Copy out exactly the lines from the one containing "What ordering goes" through the end of the records, and no pictures.

_Records from a spatial question set_:
╭──

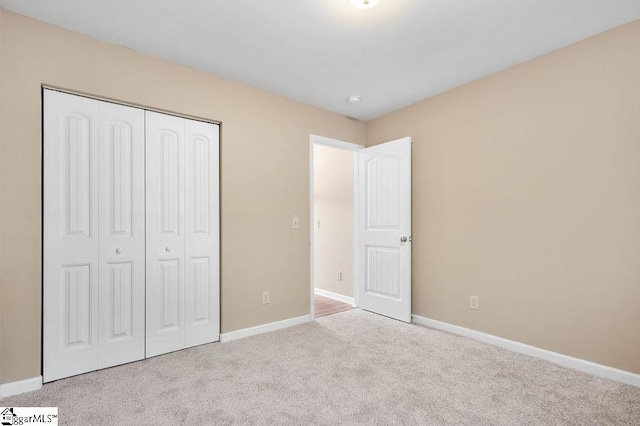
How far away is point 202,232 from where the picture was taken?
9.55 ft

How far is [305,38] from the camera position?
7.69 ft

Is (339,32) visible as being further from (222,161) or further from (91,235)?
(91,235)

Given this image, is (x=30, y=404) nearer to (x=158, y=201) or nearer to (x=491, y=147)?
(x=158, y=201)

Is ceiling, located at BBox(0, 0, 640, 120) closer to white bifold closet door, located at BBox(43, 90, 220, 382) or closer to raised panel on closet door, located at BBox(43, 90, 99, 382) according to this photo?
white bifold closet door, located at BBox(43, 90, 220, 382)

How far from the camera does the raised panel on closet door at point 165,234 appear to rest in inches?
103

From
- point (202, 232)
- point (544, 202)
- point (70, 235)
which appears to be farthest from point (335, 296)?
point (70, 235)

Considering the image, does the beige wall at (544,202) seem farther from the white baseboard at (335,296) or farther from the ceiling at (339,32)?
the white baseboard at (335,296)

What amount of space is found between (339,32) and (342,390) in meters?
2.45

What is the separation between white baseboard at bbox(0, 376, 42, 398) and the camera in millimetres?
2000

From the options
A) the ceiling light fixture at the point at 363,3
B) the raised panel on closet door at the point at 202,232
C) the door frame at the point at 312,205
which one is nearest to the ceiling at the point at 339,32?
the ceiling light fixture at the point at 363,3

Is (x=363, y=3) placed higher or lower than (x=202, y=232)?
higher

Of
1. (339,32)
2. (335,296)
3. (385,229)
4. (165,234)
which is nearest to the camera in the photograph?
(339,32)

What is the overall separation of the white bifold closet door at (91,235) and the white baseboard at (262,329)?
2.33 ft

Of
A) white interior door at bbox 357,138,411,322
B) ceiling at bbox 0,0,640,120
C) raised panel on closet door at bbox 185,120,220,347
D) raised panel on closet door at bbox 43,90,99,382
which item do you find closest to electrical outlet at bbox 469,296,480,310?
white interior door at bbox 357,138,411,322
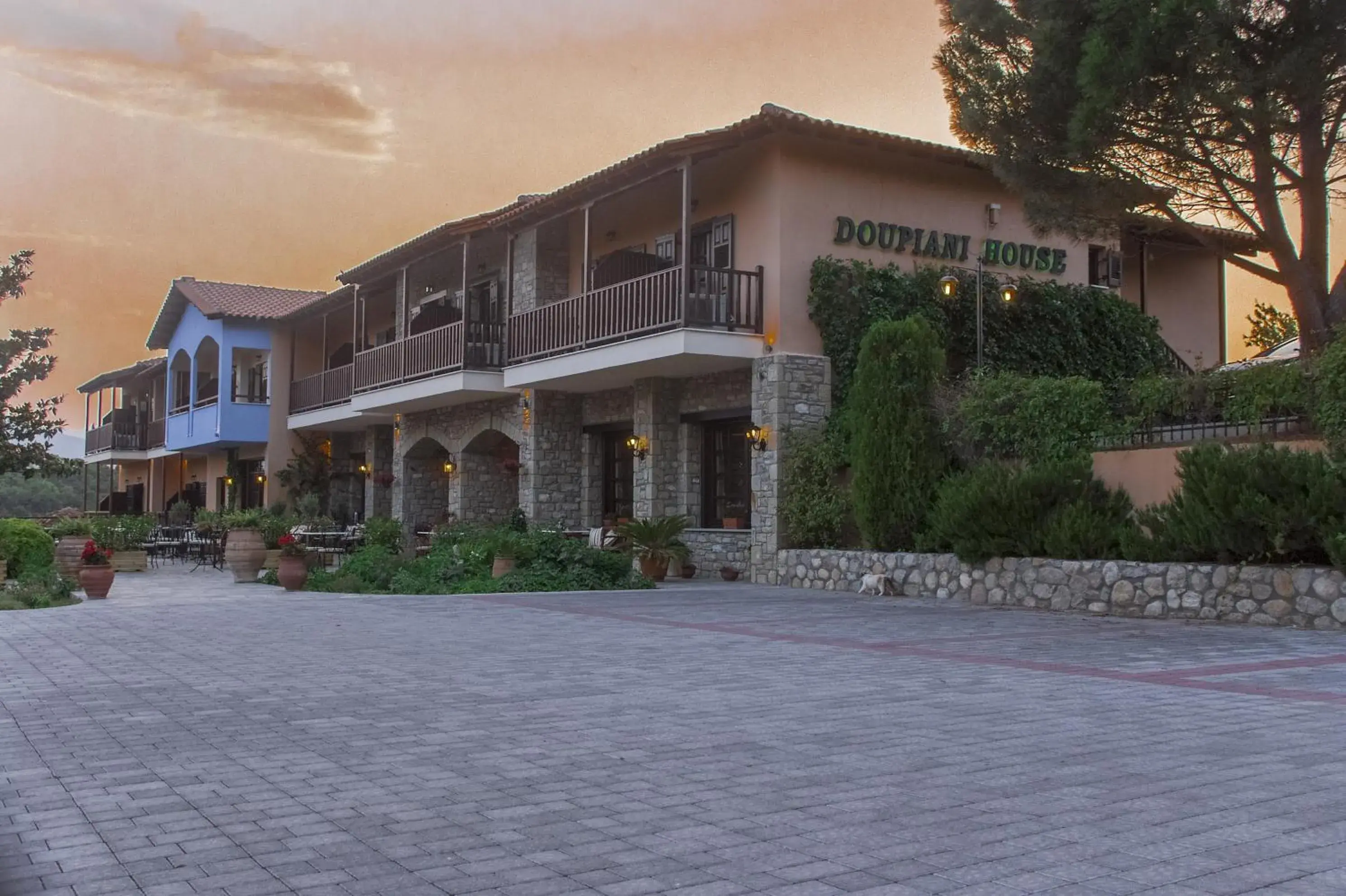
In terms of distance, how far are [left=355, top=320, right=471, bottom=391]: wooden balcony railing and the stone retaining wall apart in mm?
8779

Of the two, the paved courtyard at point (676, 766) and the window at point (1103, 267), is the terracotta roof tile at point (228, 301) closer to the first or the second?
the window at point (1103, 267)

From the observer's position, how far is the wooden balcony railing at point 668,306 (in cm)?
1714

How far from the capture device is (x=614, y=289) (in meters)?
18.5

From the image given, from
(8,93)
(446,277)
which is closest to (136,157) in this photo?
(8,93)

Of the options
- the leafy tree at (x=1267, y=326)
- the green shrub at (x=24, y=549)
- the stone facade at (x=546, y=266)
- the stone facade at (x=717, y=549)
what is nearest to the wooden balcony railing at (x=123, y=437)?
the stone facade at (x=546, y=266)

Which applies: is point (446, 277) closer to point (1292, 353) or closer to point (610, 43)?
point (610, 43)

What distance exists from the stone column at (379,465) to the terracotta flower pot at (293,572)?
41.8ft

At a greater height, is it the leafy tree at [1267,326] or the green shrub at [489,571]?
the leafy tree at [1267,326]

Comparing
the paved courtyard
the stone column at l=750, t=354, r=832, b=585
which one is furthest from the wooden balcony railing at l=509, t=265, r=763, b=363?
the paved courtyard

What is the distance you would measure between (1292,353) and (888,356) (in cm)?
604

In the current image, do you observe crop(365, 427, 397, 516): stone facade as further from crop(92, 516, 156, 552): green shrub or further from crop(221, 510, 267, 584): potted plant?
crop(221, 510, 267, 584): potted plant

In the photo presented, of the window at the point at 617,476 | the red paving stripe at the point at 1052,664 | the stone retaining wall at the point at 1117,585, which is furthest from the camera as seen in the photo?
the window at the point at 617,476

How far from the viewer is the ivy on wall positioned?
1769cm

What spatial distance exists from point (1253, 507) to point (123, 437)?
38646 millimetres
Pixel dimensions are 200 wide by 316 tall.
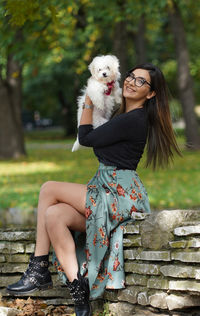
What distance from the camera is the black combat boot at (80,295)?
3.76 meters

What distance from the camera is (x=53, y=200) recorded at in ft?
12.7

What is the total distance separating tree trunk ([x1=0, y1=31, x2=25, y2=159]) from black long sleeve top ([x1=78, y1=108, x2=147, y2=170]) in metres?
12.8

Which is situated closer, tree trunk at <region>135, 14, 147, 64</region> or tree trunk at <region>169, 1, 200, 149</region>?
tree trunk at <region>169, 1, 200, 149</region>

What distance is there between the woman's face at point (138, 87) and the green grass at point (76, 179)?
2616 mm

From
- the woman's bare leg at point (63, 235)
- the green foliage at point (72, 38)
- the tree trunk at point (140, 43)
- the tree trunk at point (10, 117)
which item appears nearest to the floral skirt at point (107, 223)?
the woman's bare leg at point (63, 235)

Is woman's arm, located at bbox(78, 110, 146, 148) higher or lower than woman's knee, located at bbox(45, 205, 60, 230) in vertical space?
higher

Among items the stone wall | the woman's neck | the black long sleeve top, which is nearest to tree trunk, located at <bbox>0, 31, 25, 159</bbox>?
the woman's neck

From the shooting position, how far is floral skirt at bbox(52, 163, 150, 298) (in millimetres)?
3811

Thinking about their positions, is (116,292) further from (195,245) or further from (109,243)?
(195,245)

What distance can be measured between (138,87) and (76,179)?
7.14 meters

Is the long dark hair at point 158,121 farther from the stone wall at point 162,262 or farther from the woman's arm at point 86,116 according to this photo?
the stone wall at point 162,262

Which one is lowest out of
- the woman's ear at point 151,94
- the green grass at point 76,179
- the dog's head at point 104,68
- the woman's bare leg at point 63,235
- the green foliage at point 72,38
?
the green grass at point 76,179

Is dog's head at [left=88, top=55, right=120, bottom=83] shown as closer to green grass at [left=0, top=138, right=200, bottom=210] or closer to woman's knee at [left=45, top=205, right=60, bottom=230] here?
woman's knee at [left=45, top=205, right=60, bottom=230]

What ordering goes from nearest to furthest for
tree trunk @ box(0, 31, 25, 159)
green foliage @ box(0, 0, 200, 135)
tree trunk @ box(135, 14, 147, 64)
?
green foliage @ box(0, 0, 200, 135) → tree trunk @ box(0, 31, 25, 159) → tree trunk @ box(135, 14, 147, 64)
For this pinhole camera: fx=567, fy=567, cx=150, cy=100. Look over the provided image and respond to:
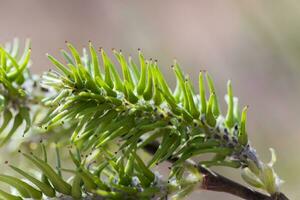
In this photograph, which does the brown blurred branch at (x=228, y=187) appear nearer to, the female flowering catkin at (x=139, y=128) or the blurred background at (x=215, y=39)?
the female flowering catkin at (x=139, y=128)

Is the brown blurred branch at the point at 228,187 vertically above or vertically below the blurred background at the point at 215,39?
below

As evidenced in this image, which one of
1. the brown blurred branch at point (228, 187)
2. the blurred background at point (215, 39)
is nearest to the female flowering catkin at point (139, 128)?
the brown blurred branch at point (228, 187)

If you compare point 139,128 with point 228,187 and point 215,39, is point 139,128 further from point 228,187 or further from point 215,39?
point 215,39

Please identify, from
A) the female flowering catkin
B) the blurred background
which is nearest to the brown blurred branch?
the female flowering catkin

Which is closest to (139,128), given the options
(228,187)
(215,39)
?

╰──

_Task output_:
What ordering goes from nearest to furthest for
tree trunk @ box(0, 31, 25, 159)
green foliage @ box(0, 0, 200, 135)
tree trunk @ box(135, 14, 147, 64)
?
green foliage @ box(0, 0, 200, 135) → tree trunk @ box(0, 31, 25, 159) → tree trunk @ box(135, 14, 147, 64)
For this pinhole camera: fx=567, fy=567, cx=150, cy=100. Look over the provided image and respond to:
In this photograph, which does the brown blurred branch at (x=228, y=187) appear nearer to, the female flowering catkin at (x=139, y=128) or the blurred background at (x=215, y=39)?
the female flowering catkin at (x=139, y=128)

Is the brown blurred branch at the point at 228,187 vertically above or vertically below the blurred background at the point at 215,39?
below

As evidenced in this image, which one of
1. the brown blurred branch at point (228, 187)
2. the blurred background at point (215, 39)
is nearest to the female flowering catkin at point (139, 128)?
the brown blurred branch at point (228, 187)

If you compare point 139,128 with point 228,187 and point 215,39, is point 139,128 further from point 228,187 or further from point 215,39?
point 215,39

Please identify, from
A) the female flowering catkin
B) the blurred background
which is nearest to the brown blurred branch?
the female flowering catkin

Which is closest to (139,128), given the options
(228,187)
(215,39)
?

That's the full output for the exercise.